How Gilmore Girls Do Money: Jess Mariano

Gilmore Girls

Jess rested his yellow legal pad on his lap and thought. He jotted down a few words: diversity? women? new hire? and picked up his phone again, scrolling down to The Toast’s comment section.

His half-finished comment was still there, of course. It didn’t feel right, though. Jess knew from experience that when a piece of writing didn’t feel right, it wasn’t yet time to release it to the world.

Look, I’ve been reading The Toast for years—I donated, too!—and I don’t know what to do about the diversity problem, but here’s what you need to know about running a small press: first, you hire people who can get the work done.

He opened up the comment box, backspaced through “first, you hire people who can get the work done,” and wrote a lot of decisions get made very quickly when you start out, and you can’t afford to take chances on people you don’t already know.

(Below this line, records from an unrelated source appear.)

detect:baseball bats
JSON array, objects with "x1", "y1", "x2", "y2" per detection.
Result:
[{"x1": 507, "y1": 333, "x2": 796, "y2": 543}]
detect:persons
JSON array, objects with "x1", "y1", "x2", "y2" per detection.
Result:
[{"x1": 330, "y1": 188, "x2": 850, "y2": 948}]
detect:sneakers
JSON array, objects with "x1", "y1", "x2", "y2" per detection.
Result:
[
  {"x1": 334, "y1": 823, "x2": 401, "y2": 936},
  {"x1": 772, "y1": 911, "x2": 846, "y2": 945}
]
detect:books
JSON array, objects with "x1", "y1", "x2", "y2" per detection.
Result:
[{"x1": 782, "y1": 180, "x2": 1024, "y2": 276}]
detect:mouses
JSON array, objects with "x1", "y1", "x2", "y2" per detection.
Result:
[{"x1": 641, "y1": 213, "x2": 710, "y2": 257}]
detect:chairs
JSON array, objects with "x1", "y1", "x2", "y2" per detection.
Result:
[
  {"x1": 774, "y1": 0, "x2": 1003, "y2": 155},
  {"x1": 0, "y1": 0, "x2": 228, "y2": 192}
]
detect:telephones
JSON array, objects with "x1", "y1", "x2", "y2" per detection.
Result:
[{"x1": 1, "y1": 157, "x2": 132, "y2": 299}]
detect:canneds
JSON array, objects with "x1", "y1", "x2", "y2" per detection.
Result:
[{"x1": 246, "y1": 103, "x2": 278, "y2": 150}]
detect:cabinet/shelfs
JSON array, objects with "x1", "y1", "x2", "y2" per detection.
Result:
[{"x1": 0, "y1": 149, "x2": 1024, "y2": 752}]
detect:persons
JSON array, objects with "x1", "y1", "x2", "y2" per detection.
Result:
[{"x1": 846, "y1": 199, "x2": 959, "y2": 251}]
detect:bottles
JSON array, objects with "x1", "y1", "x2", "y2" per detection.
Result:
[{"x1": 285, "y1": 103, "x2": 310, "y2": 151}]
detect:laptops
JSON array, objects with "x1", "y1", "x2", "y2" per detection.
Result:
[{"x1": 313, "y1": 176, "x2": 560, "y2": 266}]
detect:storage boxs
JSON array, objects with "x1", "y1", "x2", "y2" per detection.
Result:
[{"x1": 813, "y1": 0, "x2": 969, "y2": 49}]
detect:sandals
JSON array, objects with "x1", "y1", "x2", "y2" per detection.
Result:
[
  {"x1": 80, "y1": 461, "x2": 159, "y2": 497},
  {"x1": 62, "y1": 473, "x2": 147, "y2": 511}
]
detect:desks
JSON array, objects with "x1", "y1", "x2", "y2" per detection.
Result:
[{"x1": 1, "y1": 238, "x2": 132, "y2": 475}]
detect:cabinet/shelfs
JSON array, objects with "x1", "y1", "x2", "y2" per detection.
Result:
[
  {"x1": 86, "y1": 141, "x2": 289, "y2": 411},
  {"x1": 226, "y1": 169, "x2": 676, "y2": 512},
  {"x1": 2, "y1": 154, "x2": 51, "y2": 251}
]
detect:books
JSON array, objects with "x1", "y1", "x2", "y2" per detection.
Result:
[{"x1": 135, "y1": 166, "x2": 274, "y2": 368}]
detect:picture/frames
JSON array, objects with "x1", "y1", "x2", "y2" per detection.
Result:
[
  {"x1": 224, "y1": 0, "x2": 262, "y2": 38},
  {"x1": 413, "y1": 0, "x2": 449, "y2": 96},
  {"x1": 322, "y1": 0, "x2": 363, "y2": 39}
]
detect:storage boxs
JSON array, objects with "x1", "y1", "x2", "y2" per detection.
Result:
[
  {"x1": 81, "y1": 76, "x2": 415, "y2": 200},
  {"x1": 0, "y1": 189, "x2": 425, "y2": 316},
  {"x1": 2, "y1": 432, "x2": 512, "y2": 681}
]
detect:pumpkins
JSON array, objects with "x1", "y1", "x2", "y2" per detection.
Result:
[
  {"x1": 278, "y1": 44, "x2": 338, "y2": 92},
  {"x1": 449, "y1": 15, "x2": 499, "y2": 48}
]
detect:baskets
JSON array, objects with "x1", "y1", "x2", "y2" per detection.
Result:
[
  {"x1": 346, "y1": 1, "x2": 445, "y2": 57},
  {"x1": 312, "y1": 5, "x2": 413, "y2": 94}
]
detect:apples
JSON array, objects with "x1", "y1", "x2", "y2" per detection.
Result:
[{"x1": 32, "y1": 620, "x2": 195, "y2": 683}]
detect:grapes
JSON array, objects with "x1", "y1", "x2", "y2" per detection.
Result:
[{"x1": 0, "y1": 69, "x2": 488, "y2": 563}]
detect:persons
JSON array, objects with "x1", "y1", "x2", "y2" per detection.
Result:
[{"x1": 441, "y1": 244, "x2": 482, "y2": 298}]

Jess paused again. The comment had to be written very carefully, because if he did it right it would also drive readers to Brooklino Press, and he wanted to make sure they went there in a positive frame of mind. The part of the diversity in publishing article that had gotten the furthest under his skin, of course, was the joke about bookstores needing a “Lads Who Write About Gentrified Brooklyn” shelf, and if he made his comment he’d have to trust that the Toast readership would be smart enough to get that Brooklino was a play on linograph, it alluded to the great history of publishing, and it also alluded to his last name—and sure, it was a masculine ending in a Romance Language sense but that was part of the point. Brooklino sought out thoughtful, incisive, and provocative writing about contemporary masculinity, the types of pieces that couldn’t get published anywhere else.

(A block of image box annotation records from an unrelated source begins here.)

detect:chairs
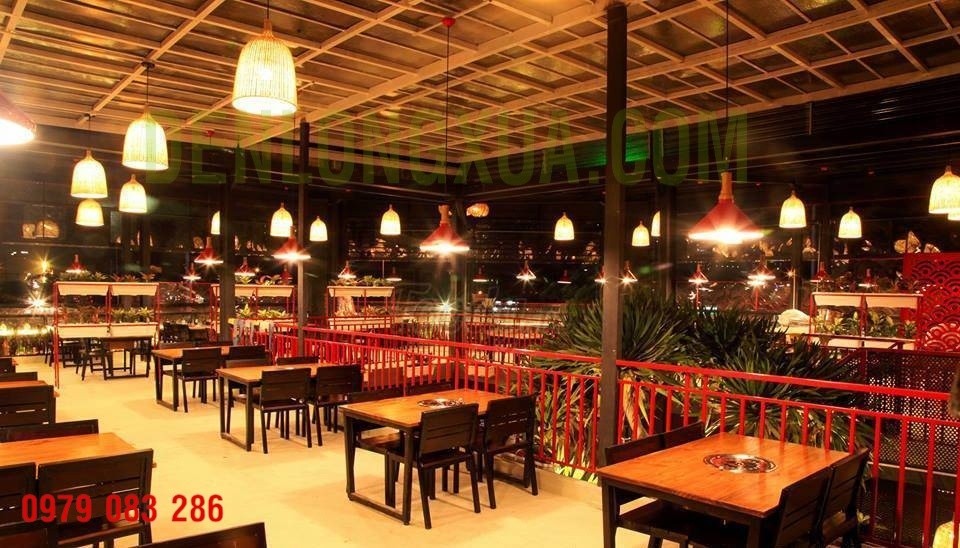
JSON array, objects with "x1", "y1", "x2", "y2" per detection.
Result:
[{"x1": 0, "y1": 324, "x2": 870, "y2": 548}]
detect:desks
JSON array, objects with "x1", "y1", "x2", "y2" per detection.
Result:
[
  {"x1": 0, "y1": 432, "x2": 153, "y2": 548},
  {"x1": 215, "y1": 363, "x2": 363, "y2": 451},
  {"x1": 0, "y1": 380, "x2": 59, "y2": 423},
  {"x1": 151, "y1": 346, "x2": 272, "y2": 412},
  {"x1": 338, "y1": 389, "x2": 530, "y2": 528},
  {"x1": 84, "y1": 336, "x2": 152, "y2": 381},
  {"x1": 597, "y1": 435, "x2": 850, "y2": 548}
]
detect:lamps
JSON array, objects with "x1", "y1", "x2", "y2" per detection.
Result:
[{"x1": 0, "y1": 0, "x2": 960, "y2": 310}]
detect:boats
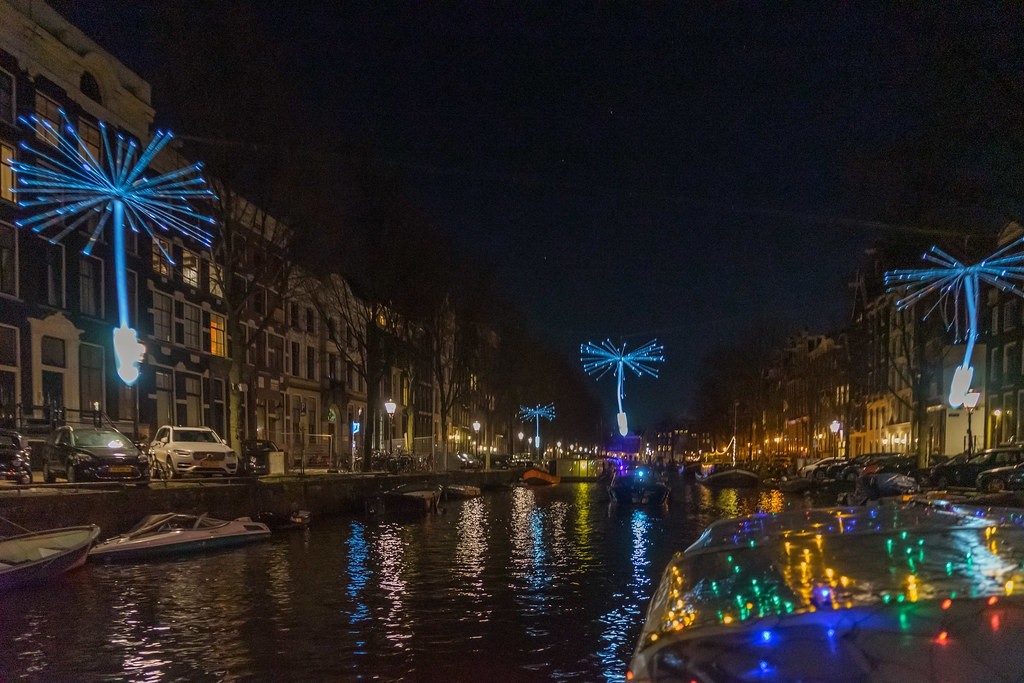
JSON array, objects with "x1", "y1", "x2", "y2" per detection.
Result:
[
  {"x1": 606, "y1": 464, "x2": 671, "y2": 504},
  {"x1": 88, "y1": 513, "x2": 272, "y2": 562},
  {"x1": 830, "y1": 420, "x2": 840, "y2": 460},
  {"x1": 522, "y1": 466, "x2": 561, "y2": 485},
  {"x1": 383, "y1": 481, "x2": 443, "y2": 517},
  {"x1": 447, "y1": 482, "x2": 482, "y2": 498},
  {"x1": 962, "y1": 389, "x2": 980, "y2": 458},
  {"x1": 0, "y1": 517, "x2": 101, "y2": 594},
  {"x1": 694, "y1": 462, "x2": 758, "y2": 488}
]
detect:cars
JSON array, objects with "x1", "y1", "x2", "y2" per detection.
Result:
[
  {"x1": 42, "y1": 425, "x2": 150, "y2": 486},
  {"x1": 240, "y1": 439, "x2": 284, "y2": 477},
  {"x1": 0, "y1": 429, "x2": 33, "y2": 485},
  {"x1": 770, "y1": 446, "x2": 1024, "y2": 497}
]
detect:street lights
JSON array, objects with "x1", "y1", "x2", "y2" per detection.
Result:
[
  {"x1": 130, "y1": 342, "x2": 147, "y2": 450},
  {"x1": 472, "y1": 420, "x2": 481, "y2": 458},
  {"x1": 385, "y1": 398, "x2": 396, "y2": 453},
  {"x1": 516, "y1": 431, "x2": 591, "y2": 465}
]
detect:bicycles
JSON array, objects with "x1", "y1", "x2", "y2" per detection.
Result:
[{"x1": 336, "y1": 448, "x2": 438, "y2": 474}]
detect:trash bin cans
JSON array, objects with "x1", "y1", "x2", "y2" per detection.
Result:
[{"x1": 268, "y1": 451, "x2": 285, "y2": 476}]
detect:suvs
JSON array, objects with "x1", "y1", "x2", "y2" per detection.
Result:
[{"x1": 148, "y1": 424, "x2": 239, "y2": 480}]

But maybe it needed a name change, while it was still early enough in its history that no one would notice. Jess jotted down Lino Press and LinoPress and did a quick search on his phone to discover that “lino” meant “Libertarian In Name Only,” which, well, Jess wasn’t a Libertarian but it wasn’t as if he hadn’t read some of their blog posts and thought “yeah, those guys have a point.” Lino also meant “cocaine user.” Jess adjusted his search terms, hoping he would find the one where lino meant “young man.” Maybe it was better that it didn’t.

Jess wrote down Mariano Press and scratched it out, embarrassed at the idea.

But back to the original problem: Brooklino, or whatever it became, needed someone on its team besides Jess and his two best friends. It needed someone who could bring an applicable skill—not editing or writing, something like web development or SEO or maybe grantwriting—and someone who was willing to put in their own resources until Brooklino became profitable. Right now the press was funded mostly by what Jess earned pouring wine at an upscale restaurant, where people regularly assumed he was an actor. He took notes after every shift for the novel he would write next, after he finished the novel about the young man who worked at Walmart, saw the injustice of the world, and started his own business to make sure he’d never experience that injustice again.

And yet there the world was, denigrating his efforts. It was time to rewrite the story.

Great post! It made me think about how my small press hasn’t done enough to encourage contributions from women and minorities. You’ve inspired me to create a new Call for Submissions focusing on underrepresented populations. Brooklino (it’s a reference to the linograph) seeks out thoughtful, incisive, and provocative writing—so if you’ve got a story to share, I want to read it!

He hated the exclamation point, but left it in. All he had to do was edit Brooklino’s About and Submissions pages, and then he could hit “submit comment.”